Based on the foregoing, and subject to the qualifications expressed below, our opinion is as follows:
 
 
(a)
Existence and Good Standing.  The Company is a company duly registered with limited liability for an unlimited duration under the BVI Business Companies Act (No 16 of 2004), and is validly existing and in good standing under the laws of the British Virgin Islands.  It is a separate legal entity and is subject to suit in its own name.
 
 
(b)
Shares.  The Company is authorised by its Memorandum and Articles of Association to issue a maximum of 250,000,000 shares of no par value. According to the Share Confirmation Letter 141,624,912 shares are in issue and outstanding. Therefore, the Company has the capacity and power under its Memorandum and Articles of Association to issue a further 108,375,088 shares of no par value
 
 
(c)
Due Issuance. When the Shares are issued as contemplated by the Registration Statement and the Supplemental Board Resolutions and registered in the Share Register, they will be validly issued fully paid and non-assessable (meaning no further amounts are payable to the Company on such shares) and will rank pari passu with the other issued shares of no par value outstanding.
 
 
(d)

* **Data extract**
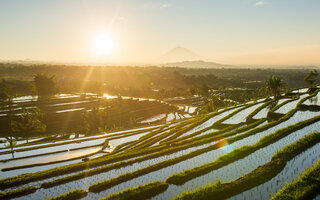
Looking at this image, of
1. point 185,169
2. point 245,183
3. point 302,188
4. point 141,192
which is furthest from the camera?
point 185,169

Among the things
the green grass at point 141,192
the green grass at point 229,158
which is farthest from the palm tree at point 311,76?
the green grass at point 141,192

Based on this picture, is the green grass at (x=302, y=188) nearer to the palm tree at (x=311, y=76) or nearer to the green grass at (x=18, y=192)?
the green grass at (x=18, y=192)

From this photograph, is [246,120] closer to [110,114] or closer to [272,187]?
[272,187]

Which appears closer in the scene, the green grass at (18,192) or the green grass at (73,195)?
the green grass at (73,195)

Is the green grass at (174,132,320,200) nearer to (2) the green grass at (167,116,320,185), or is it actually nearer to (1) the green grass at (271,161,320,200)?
(1) the green grass at (271,161,320,200)

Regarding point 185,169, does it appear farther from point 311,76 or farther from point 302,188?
point 311,76

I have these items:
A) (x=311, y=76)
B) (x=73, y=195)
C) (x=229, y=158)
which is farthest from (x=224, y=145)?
(x=311, y=76)

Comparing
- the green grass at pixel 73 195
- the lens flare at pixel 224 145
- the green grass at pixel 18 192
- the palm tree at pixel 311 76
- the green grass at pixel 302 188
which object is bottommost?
the green grass at pixel 18 192

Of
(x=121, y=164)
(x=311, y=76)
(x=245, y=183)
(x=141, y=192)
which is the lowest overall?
(x=121, y=164)

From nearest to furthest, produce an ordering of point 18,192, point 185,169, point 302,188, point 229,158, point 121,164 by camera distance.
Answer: point 302,188 → point 18,192 → point 185,169 → point 229,158 → point 121,164
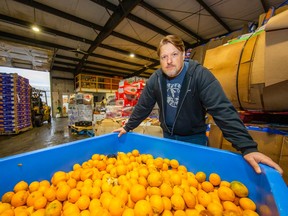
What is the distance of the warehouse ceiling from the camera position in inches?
203

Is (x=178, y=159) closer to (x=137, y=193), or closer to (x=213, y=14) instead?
(x=137, y=193)

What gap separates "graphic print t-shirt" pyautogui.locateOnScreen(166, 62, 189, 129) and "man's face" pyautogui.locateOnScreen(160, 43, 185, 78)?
9cm

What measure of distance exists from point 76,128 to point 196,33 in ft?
25.7

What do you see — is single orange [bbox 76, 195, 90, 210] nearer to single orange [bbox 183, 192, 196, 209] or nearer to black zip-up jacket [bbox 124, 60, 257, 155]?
single orange [bbox 183, 192, 196, 209]

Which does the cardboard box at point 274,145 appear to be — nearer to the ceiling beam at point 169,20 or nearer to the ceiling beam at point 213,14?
the ceiling beam at point 213,14

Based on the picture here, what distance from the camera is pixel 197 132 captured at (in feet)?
4.85

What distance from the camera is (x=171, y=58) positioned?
1.34m

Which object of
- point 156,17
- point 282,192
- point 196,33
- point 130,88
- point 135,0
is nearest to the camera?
point 282,192

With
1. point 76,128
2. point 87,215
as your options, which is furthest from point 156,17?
point 87,215

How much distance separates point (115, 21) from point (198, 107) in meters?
5.78

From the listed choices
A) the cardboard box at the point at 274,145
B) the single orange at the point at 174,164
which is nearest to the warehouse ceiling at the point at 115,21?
the cardboard box at the point at 274,145

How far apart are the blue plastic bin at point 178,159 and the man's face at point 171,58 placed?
0.68m

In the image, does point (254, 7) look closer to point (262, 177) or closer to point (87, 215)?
point (262, 177)

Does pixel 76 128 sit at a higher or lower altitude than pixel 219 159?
lower
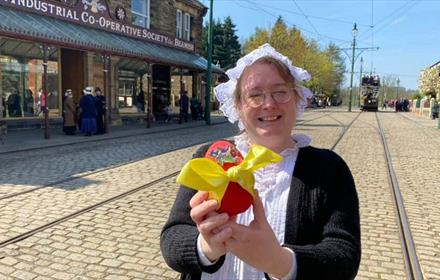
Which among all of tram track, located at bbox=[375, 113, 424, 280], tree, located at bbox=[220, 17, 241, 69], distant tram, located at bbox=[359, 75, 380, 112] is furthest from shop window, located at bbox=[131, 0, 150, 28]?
distant tram, located at bbox=[359, 75, 380, 112]

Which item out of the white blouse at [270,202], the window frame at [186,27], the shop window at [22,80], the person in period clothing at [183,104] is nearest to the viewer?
the white blouse at [270,202]

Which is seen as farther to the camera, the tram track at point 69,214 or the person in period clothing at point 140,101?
the person in period clothing at point 140,101

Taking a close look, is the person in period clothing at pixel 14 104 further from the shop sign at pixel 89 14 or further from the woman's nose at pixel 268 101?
the woman's nose at pixel 268 101

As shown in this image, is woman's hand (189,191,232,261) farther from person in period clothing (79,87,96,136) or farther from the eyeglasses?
person in period clothing (79,87,96,136)

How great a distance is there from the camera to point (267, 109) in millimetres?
1733

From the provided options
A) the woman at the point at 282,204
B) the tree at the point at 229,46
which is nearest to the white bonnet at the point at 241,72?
the woman at the point at 282,204

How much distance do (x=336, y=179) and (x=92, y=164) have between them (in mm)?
8126

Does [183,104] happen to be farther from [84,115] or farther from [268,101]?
[268,101]

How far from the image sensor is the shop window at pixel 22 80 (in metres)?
15.4

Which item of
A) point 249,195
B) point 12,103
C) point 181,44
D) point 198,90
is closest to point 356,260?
point 249,195

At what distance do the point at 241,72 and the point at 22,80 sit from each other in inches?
656

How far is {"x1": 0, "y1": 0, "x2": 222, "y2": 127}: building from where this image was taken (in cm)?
1447

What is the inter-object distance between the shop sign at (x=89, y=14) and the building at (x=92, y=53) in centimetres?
3

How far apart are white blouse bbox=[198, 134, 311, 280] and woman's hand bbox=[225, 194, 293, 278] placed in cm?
25
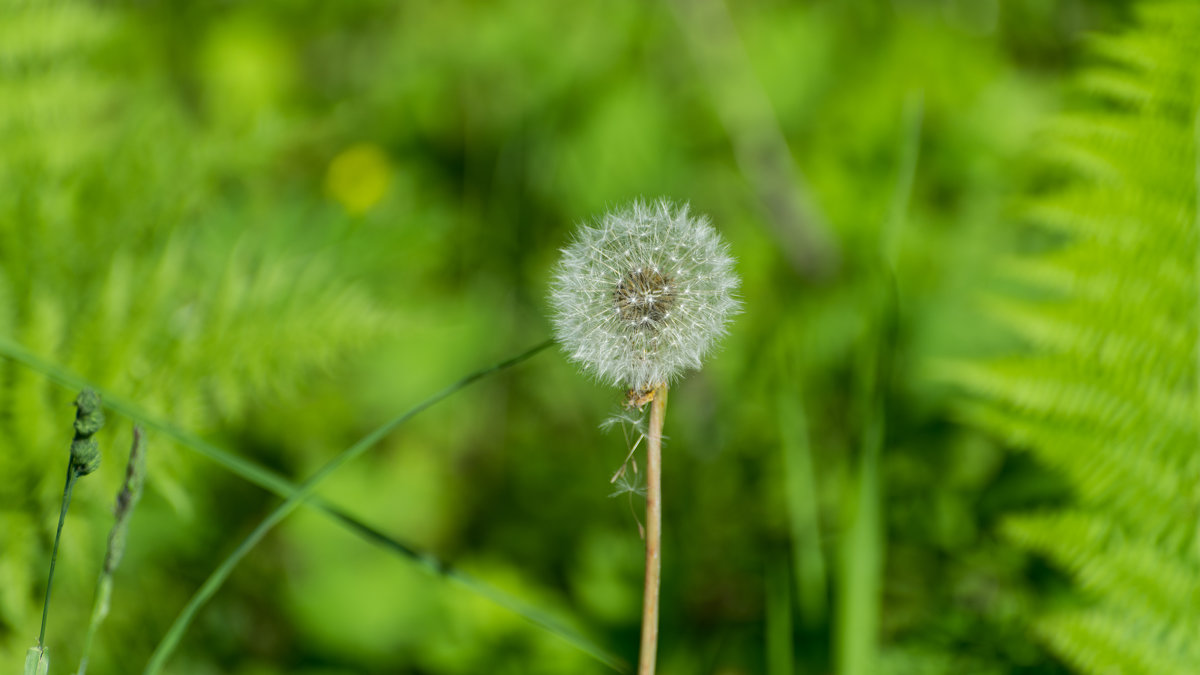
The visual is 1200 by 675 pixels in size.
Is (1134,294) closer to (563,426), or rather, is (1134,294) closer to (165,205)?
(563,426)

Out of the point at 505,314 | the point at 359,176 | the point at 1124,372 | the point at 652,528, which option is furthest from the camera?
the point at 359,176

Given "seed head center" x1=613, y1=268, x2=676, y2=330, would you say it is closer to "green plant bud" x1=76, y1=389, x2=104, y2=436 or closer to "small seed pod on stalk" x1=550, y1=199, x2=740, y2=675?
"small seed pod on stalk" x1=550, y1=199, x2=740, y2=675

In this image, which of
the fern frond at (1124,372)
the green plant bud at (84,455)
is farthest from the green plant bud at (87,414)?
the fern frond at (1124,372)

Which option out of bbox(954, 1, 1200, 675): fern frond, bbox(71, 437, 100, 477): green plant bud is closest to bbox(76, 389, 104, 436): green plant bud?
bbox(71, 437, 100, 477): green plant bud

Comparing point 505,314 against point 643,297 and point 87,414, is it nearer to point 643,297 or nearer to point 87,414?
point 643,297

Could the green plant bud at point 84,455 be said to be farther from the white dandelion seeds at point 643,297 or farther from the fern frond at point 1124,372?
the fern frond at point 1124,372

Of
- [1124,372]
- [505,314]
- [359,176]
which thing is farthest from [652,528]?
[359,176]

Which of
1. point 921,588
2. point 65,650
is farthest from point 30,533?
point 921,588
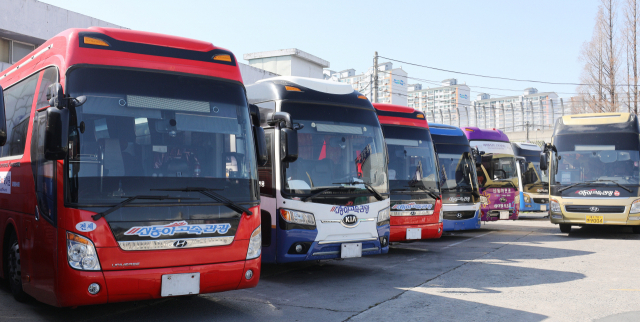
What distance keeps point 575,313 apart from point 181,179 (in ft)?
14.2

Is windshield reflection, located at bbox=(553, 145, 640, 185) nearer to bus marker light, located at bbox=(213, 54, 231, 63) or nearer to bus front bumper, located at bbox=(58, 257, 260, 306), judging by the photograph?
bus marker light, located at bbox=(213, 54, 231, 63)

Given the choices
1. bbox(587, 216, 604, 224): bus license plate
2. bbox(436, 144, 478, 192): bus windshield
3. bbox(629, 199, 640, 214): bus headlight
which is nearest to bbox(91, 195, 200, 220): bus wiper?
bbox(436, 144, 478, 192): bus windshield

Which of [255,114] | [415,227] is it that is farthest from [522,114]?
[255,114]

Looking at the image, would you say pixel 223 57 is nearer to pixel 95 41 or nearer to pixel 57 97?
pixel 95 41

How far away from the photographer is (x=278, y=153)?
8.05m

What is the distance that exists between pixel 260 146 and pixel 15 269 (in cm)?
312

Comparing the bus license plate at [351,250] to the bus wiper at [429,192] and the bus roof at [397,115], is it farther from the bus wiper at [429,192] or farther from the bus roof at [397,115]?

* **Work to be completed**
Reproduce word for word the passage of the legal opinion above from "Based on the" to "its own name.".

* **Written solution**
Based on the foregoing, and subject to the qualifications expressed below, our opinion is as follows:
 
 
(a)
Existence and Good Standing.  The Company is a company duly registered with limited liability for an unlimited duration under the BVI Business Companies Act (No 16 of 2004), and is validly existing and in good standing under the laws of the British Virgin Islands.  It is a separate legal entity and is subject to suit in its own name.